A Dataset entry representing a conversation.

messages¶

List of messages in the conversation. Each message is an object with a role and content attributes.

Type:: List[ChatMessage]

tags¶

List of tags for the conversation.

Type:: List[str], optional

expected_output¶

Expected output which will be used for correctness evaluation.
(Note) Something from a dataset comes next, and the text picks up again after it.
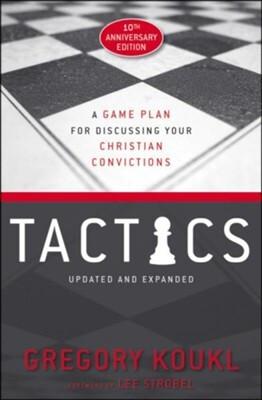 "Women's ""Tactics"" book study"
Type:: Optional[str], optional

rules¶

List of rules used for evaluation.

Type:: List[str], optional

demo_output¶

Output of the agent for demonstration purposes.

Type:: Optional[ChatMessage], optional

demo_output: ChatMessage | None = None¶

expected_output: str | None = None¶

classmethod from_dict(data: Dict[str, Any], **kwargs) → Conversation[source]¶

Class method factory, allowing to filter from a dict.

Parameters:: data (Dict[str, Any]) – The data to use to initialize the dataclass.

messages: List[ChatMessage]¶

rules: List[str]¶

tags: List[str]¶

class giskard_hub.data.Dataset(name: str, description: str = '', project_id: str | None = None, tags: List[str] = ...)[source]¶

Bases: Entity

Dataset object, containing the metadata about the dataset.

property conversations¶: Return the conversations of the dataset.

create_conversation(conversation: Conversation)[source]¶: Add a conversation to the dataset.

description: str = ''¶

name: str¶

project_id: str | None = None¶

tags: List[str]¶

class giskard_hub.data.EvaluationRun(name: str | None = None, project_id: str | None = None, datasets: List[Dataset] = ..., model: Model | None = None, criteria: List = ..., metrics: List[Metric] = ..., progress: TaskProgress | None = None)[source]¶

Bases: Entity

Evaluation run.

criteria: List¶

datasets: List[Dataset]¶

classmethod from_dict(data: Dict[str, Any], **kwargs) → EvaluationRun[source]¶

Class method factory, allowing to filter from a dict.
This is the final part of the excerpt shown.